__EXERCISE PASSAGE__:
◆ ◆ ◆ ◆ ◆
Yesterday Turkish nationalists set ten HDP party headquarters on fire, and all the
election’s material went to ashes in the central office of Istanbul’s fire.
In fact,
the country is on the brink of a state of emergency: there is a real armed
conflict in the east and south of the country, between the armed forces of the
PKK and the Turkish one.
The peace
process between PKK and Turkish was always on thin rope, because the majority
of Turks are very sensitive to issues such as national unity. The break of the
peace process by the PKK and the fallowing victims in the conflicts are
confusing the people, who are addressing their sadness and anger in the wrong
direction, toward the HDP and Kurdish minorities.
This is
exactly what Erdogan wanted, and it is happening: is relying on the Turkish
nationalist spirit, that he knows very well, to delete his political opponents
in the upcoming elections, which could end up being postponed with the excuse
of a state of emergency.
However, a
huge part of the citizens, Kurds and Turks, is continuing to seek a peaceful
resolution of the situation, which is costing a lot in terms of civil victims and
economic costs.
"The
thing that it’s very hard to stop- told me Ege- are people with strong national
feelings and beliefs in Turkey once they’re unleashed, and Tayyip (Erdogan) knows that and has leashed
the beast and wants people to destroy each other’s sanity and peace. National
identity is even stronger than religion in Turkey, and Erdogan used the latter
with his party but didn’t need to use the first because HDP wasn’t around until
a couple of years, now he is using the first because HDP is a threat to his tyranny”
◆ ◆ ◆ ◆ ◆
(Web images with text)
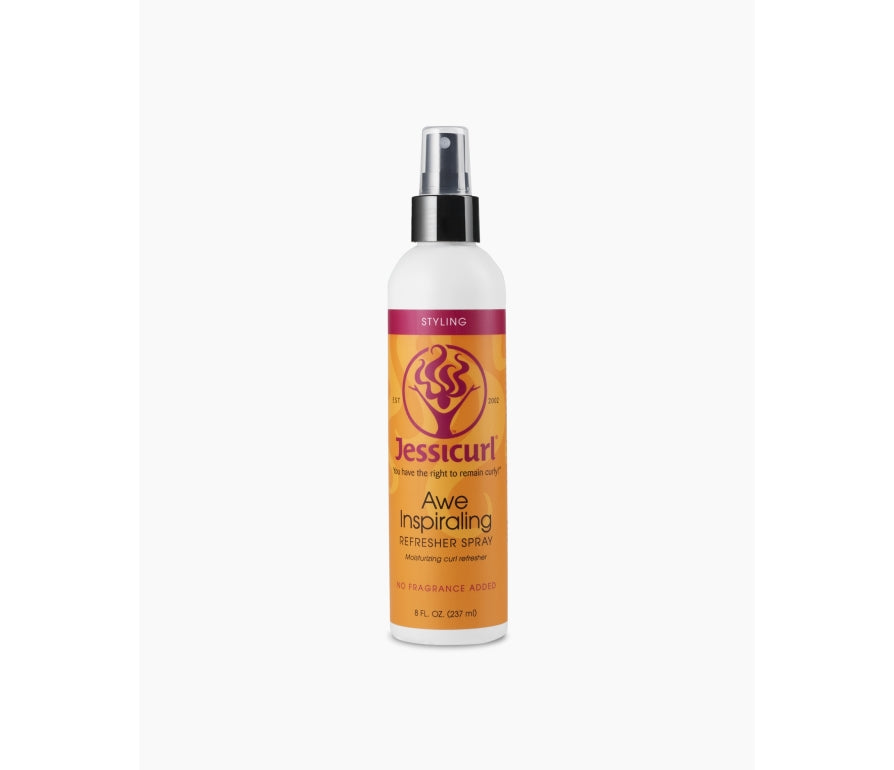 Jessicurl Awe Inspiraling Spray - Sprej na oživenie kučeravých vlasov 237 ml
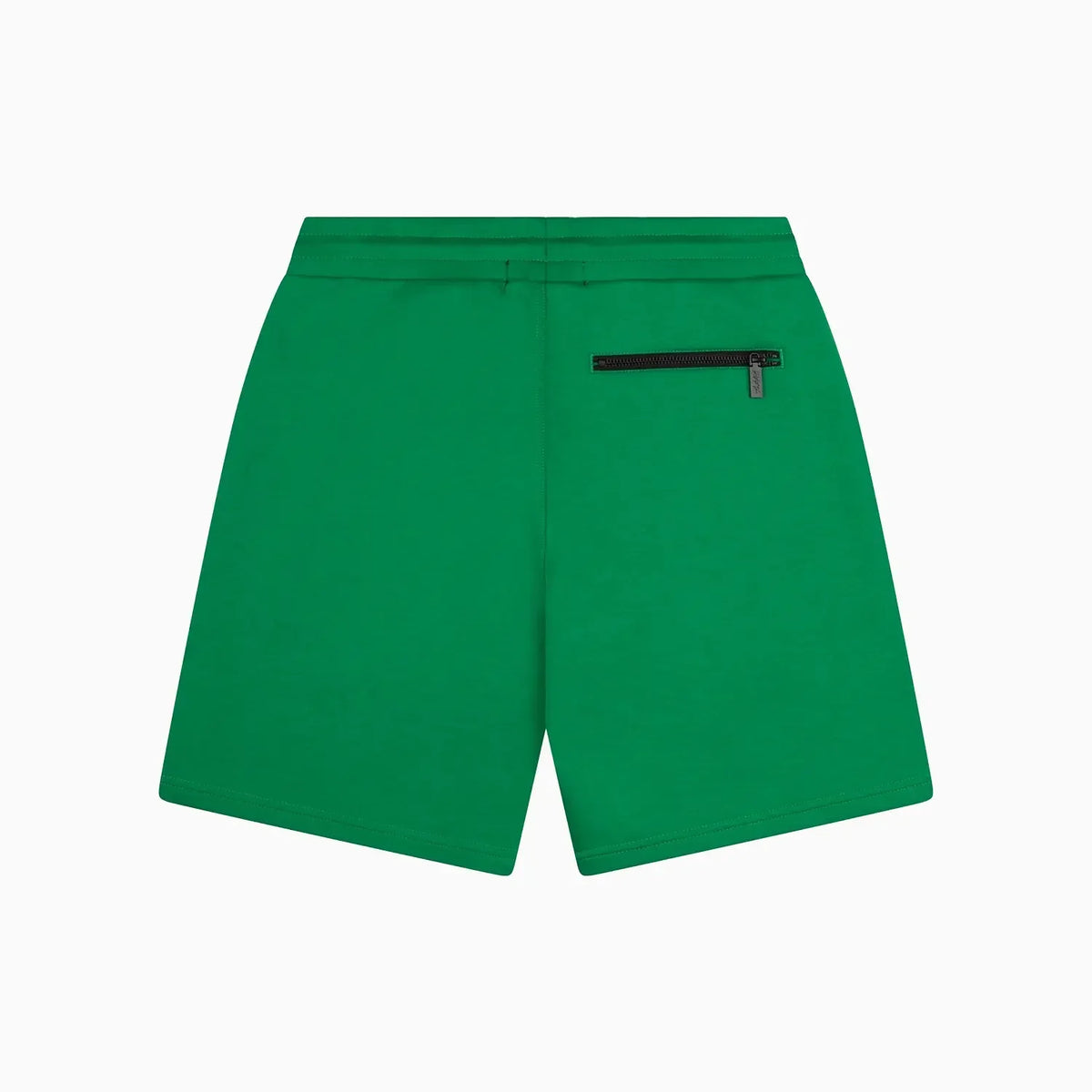 Conjunto de camiseta y pantalón corto esencial slim fit con RV frontal para hombre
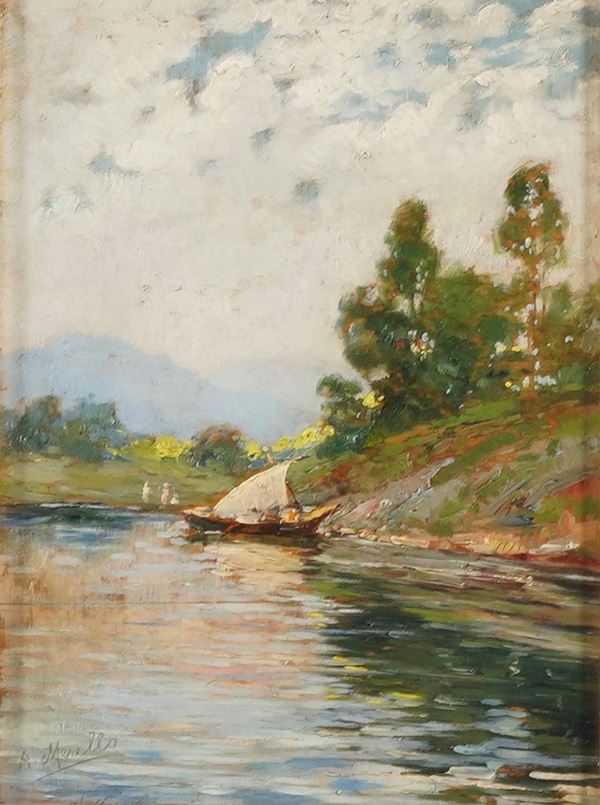 Amedeo Merello - S.Michele di Pagana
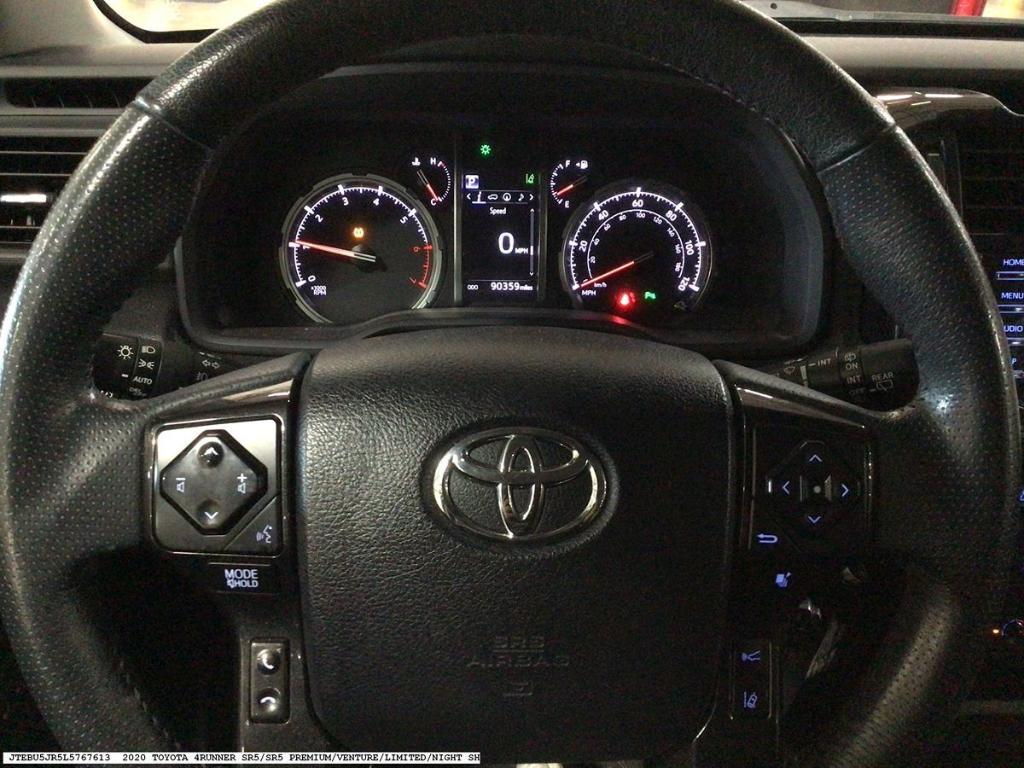 used 2020 Toyota 4Runner car, priced at $37,995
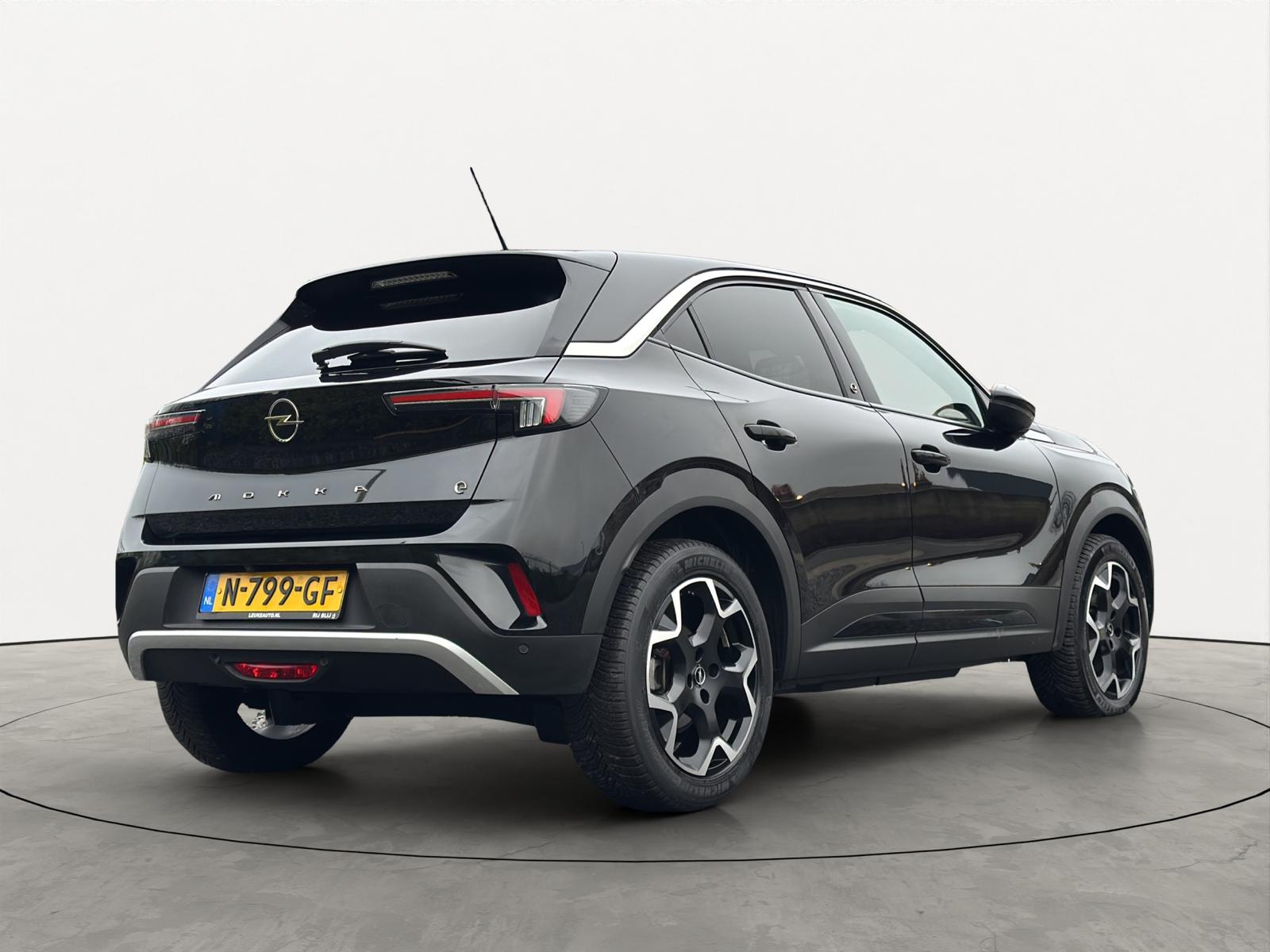 Foto van Opel Mokka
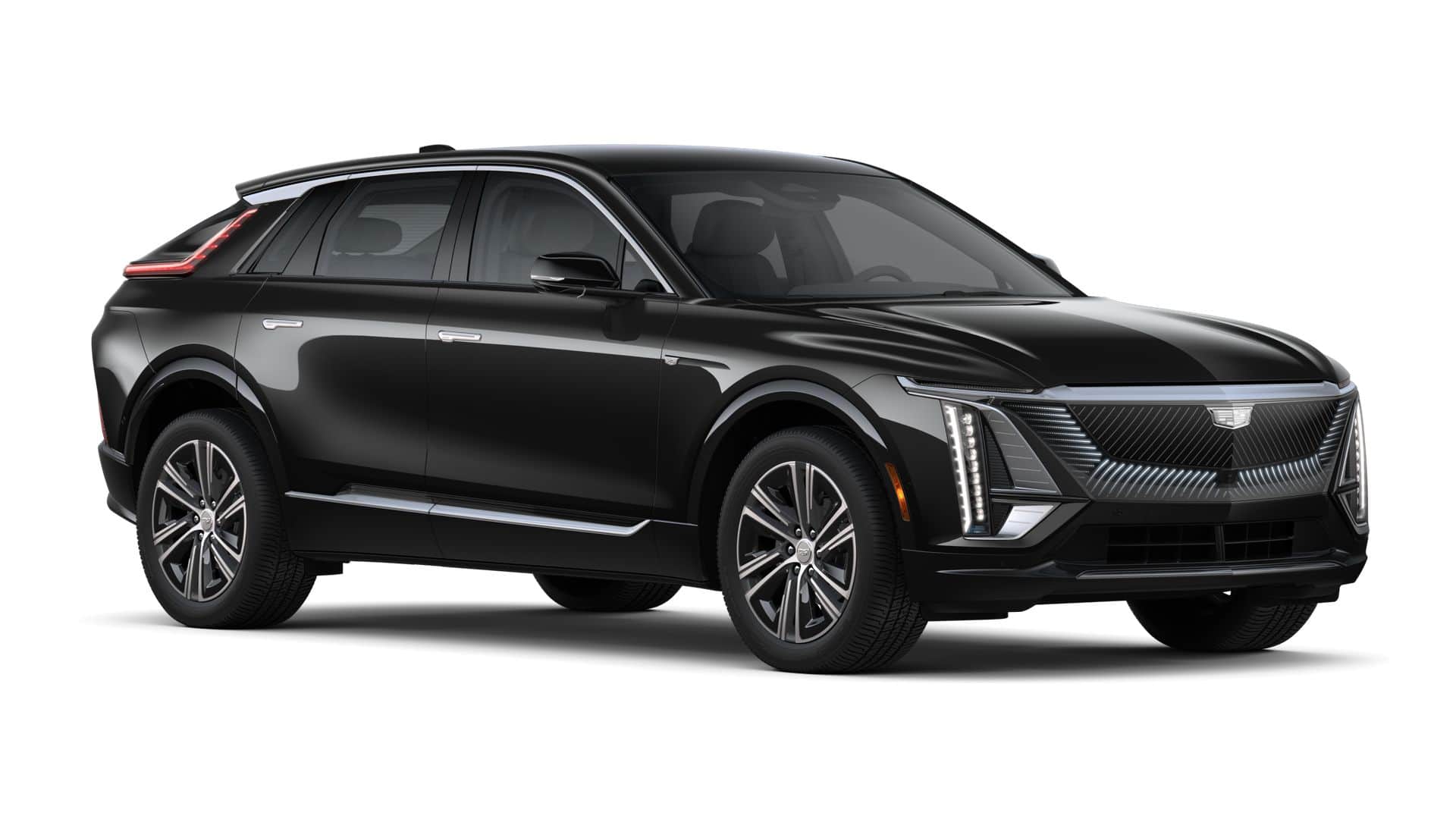 2025 Cadillac Lyriq Luxury 1 8
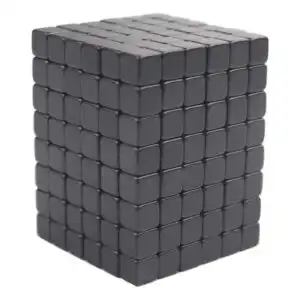 OSENC black epoxy coated neodymium block magnets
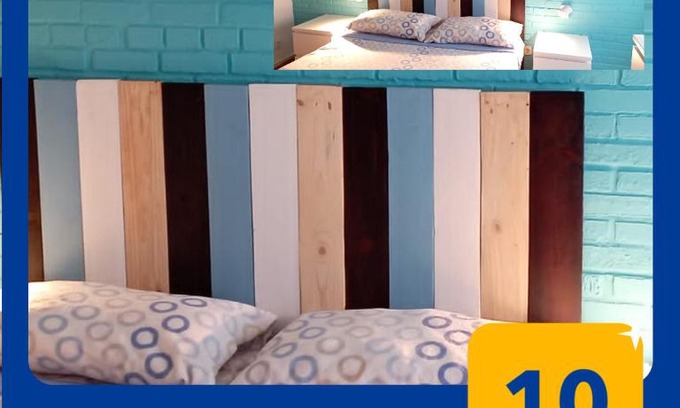 Casablanca Apartment | Precioso piso-apartamento en barrio de Zaragoza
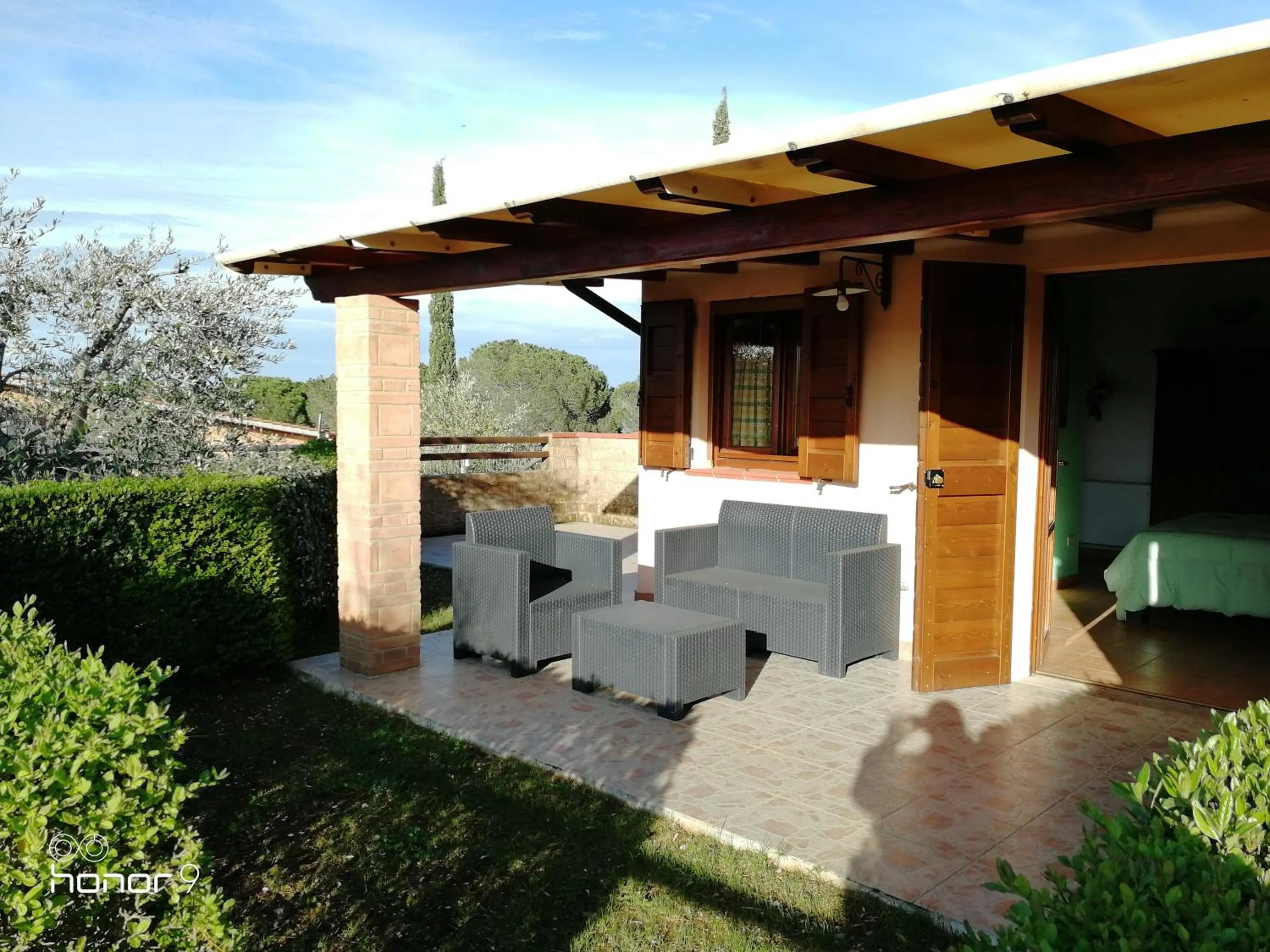Photo of the whole room in Locanda Mossa Dei Barbari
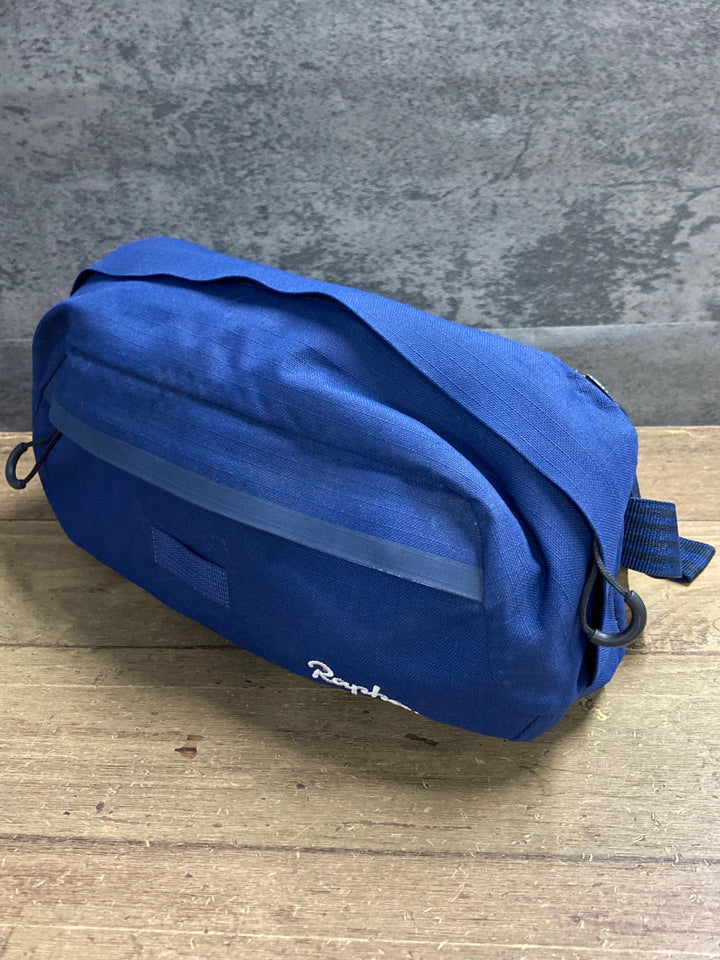 KD632 ラファ Rapha EXPLORE BAR BAG バーバッグ 紺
◆ ◆ ◆ ◆ ◆
__WHAT YOU NEED TO DO__:
A. In the passage on Turkey's election tensions, how many HDP party headquarters did Turkish nationalists set on fire?
B. Write out the passage on Turkey's election tensions from "Yesterday Turkish nationalists" to "and Kurdish minorities.".

__REPLIES__:
A. Ten.

B.
Yesterday Turkish nationalists set ten HDP party headquarters on fire, and all the
election’s material went to ashes in the central office of Istanbul’s fire.
In fact,
the country is on the brink of a state of emergency: there is a real armed
conflict in the east and south of the country, between the armed forces of the
PKK and the Turkish one.
The peace
process between PKK and Turkish was always on thin rope, because the majority
of Turks are very sensitive to issues such as national unity. The break of the
peace process by the PKK and the fallowing victims in the conflicts are
confusing the people, who are addressing their sadness and anger in the wrong
direction, toward the HDP and Kurdish minorities.